Nursing responds to the Opiate Crisis
The data are staggering. According to Connecticut’s Office of the Chief Medical Examiner, 415 people died of heroin overdoses in 2015. Connecticut’s Senator Richard Blumenthal has called the opiate and heroin crisis a “public health hurricane.”
Mental health nurse Dr. Annette Maruca, assistant clinical professor and an associate in the School of Nursing’s Center for Correctional Health Networks, knows this reality from her practice. “Substance use disorders and mental illnesses are linked and share both risk factors and protective factors,” she explained. “Up to half of persons with a serious mental illness will develop a substance use disorder at some point in their lives.”

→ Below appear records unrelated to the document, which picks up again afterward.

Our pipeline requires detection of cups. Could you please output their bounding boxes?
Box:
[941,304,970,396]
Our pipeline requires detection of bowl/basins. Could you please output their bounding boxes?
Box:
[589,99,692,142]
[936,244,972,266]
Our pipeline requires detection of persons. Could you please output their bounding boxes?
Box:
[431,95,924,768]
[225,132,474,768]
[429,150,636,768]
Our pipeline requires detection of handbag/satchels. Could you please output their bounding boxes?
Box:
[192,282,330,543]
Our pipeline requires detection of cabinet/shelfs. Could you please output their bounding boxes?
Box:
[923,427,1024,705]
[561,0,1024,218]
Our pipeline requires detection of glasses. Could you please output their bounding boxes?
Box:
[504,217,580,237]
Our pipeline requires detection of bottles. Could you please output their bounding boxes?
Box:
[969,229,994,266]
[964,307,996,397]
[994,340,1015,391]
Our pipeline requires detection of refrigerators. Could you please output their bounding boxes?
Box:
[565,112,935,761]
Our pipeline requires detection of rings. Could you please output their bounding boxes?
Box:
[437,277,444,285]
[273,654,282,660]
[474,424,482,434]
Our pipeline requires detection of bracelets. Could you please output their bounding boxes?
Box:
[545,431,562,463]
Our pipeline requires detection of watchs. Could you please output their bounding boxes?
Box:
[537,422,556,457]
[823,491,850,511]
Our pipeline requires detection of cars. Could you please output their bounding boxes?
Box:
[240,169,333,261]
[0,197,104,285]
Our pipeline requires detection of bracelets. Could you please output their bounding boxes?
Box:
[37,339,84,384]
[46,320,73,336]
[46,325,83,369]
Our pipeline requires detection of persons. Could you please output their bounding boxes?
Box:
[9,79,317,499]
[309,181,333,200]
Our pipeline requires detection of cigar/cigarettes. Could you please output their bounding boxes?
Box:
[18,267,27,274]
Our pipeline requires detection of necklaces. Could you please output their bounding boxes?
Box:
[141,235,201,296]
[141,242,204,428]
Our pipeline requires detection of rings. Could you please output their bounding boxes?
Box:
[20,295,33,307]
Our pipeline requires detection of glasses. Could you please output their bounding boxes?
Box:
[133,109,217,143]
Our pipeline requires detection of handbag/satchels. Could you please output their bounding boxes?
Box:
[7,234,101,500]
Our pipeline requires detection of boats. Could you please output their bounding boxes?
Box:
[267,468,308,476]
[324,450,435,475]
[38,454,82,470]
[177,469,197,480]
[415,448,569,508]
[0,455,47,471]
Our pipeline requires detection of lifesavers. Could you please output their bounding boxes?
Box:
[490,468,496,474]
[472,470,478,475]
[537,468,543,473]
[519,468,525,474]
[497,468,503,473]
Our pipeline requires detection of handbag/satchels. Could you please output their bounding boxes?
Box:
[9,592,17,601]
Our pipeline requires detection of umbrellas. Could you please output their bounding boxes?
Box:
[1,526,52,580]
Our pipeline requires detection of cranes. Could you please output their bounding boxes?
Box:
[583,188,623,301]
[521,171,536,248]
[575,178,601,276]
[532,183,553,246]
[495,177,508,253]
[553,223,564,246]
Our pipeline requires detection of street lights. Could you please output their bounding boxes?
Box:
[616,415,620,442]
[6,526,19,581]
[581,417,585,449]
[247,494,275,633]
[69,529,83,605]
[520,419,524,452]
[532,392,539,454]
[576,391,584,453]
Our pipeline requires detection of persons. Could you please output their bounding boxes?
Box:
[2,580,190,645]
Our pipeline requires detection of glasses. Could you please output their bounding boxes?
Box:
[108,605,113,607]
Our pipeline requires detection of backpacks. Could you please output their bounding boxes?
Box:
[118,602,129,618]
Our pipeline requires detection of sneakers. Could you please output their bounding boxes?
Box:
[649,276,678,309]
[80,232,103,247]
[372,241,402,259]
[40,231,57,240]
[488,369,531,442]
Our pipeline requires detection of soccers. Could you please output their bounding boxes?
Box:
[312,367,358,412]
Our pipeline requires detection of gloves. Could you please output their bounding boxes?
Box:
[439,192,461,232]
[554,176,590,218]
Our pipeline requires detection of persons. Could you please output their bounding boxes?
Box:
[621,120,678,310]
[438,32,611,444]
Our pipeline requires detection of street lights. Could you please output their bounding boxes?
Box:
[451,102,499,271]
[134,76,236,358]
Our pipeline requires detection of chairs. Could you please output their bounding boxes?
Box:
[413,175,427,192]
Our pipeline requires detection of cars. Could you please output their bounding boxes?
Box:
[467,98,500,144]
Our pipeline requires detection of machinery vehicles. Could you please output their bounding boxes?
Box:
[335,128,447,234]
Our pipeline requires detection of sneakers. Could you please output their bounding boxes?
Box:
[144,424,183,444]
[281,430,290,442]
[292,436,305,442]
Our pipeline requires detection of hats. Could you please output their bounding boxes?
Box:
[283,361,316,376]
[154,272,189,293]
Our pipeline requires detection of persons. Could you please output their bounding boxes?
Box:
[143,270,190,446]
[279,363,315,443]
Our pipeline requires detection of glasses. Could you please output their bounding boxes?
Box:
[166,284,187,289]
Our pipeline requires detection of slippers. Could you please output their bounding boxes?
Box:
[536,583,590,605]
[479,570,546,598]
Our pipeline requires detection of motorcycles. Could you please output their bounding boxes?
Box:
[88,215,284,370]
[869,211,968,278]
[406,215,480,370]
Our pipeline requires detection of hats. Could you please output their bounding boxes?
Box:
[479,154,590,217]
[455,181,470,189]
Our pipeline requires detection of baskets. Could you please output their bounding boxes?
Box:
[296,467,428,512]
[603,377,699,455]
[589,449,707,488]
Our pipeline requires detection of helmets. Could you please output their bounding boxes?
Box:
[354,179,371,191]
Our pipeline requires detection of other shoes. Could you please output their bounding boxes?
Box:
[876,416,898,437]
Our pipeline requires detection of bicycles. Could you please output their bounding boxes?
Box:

In her work with incarcerated citizens, Maruca observes that “mental illness is disproportionately represented in corrections where an increasing number of persons with mental illness, including those who have co-occurring substance abuse disorders, have come into contact with the criminal justice system over the past decade.” Well over half of inmates in state prisons and local jails have mental health problems.
“Biochemical and neuroanatomical brain alterations occur with chronic substance use and influence a person’s vulnerability to addiction,” Maruca explained. “Unlike the common belief that a person can ‘just stop using,’ research has shown that chronic use causes changes in the brain reinforcing the need for the substance.”
There is hope, however. “A community evidence-based intervention is Screening, Brief Intervention, and Referral to Treatment (SBIRT),” Maruca said. “Combining SBIRT with on-site medication-assisted treatments could become a routine practice in hospital settings to help address the opioid epidemic and prevent overdose deaths.”